Amit Gupta, Head-Derivatives at ICICIdirect told CNBC-TV18, "NTPC's follow on public offer (FPO) came and the stock stuck up in a range of Rs 168-169 but if one observes the previous FPOs in NTPC, this time the fall was very limited and the delivery buying before that was also very encouraging. The FPO participation also was very good. So, whatever shorts were formed in NTPC Futures during this FPO, they are likely to be closed and one will see more short covering coming in the stock in the coming sessions of this particular series and towards expiry this maybe more in momentum. We have started buying the stock near Rs 168-169 and we are looking for a target of Rs 178 on the higher side. This is one stock that we are recommending to our clients."

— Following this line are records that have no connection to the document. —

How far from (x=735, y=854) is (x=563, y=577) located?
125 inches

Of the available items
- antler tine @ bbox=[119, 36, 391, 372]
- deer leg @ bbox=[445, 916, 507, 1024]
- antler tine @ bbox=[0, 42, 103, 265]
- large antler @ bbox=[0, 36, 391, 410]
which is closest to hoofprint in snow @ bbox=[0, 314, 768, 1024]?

"There is another good strategy for F&O traders, long UltraTech Cement and short Nifty because UltraTech has not performed in the last five or six months but if one sees the open interest position now, it has seen the reduction of almost 15 percent in the last two or three sessions and the volume setup is also very encouraging. We saw that near Rs 3,960-3,970 and then it closed above 4,000 and then the move in yesterday's session started."

"So we are long in UltraTech and simultaneously we are shorting Nifty because we believe this Nifty stock will outperform the index in the coming sessions and the cement space overall which was not performing because of UltraTech's move, those stocks will also start performing in the coming sessions. We are recommending this strategy as well to our clients."

"We are short in Tata Consultancy Services (TCS). If one looks at the last one month's performance in TCS despite weakness in Infosys it was not moving up because previous historical trends have been there whenever some weakness comes in Infosys. Generally, the cash flows were moving into TCS but that did not happen this time. I think there was a distribution pattern near Rs 2,500 which was seen in the stock. In this particular series the highest call base was seen very close to the spot price of 2,500 Call option. So these Call writers have become aggressive in TCS, so more selling is possible in the coming sessions in the stock."

"So we are writing 2,500 Call option only because the volatility increased in the last week or so. We are utilising that and the premium of Rs 40-45 - we will take to short 2,500 Call option of TCS for this series."

"On the buy side certain stocks which are coming out of the range, I will prefer, which remained range bound for a pretty longer period for example Colgate Palmolive (India), after the last quarterly results the stock had some subdued sessions but it had a breakout above Rs 1,030-1,040. It recovered from there and now it is close to Rs 1,100 levels. My sense is it is moving towards Rs 1,160 in the coming sessions. So the decline in today's session towards Rs 1,090 or Rs 1,100 should be utilised to buy the stock with a certain stop loss and look for a target of Rs 1,160 in the coming sessions," he added.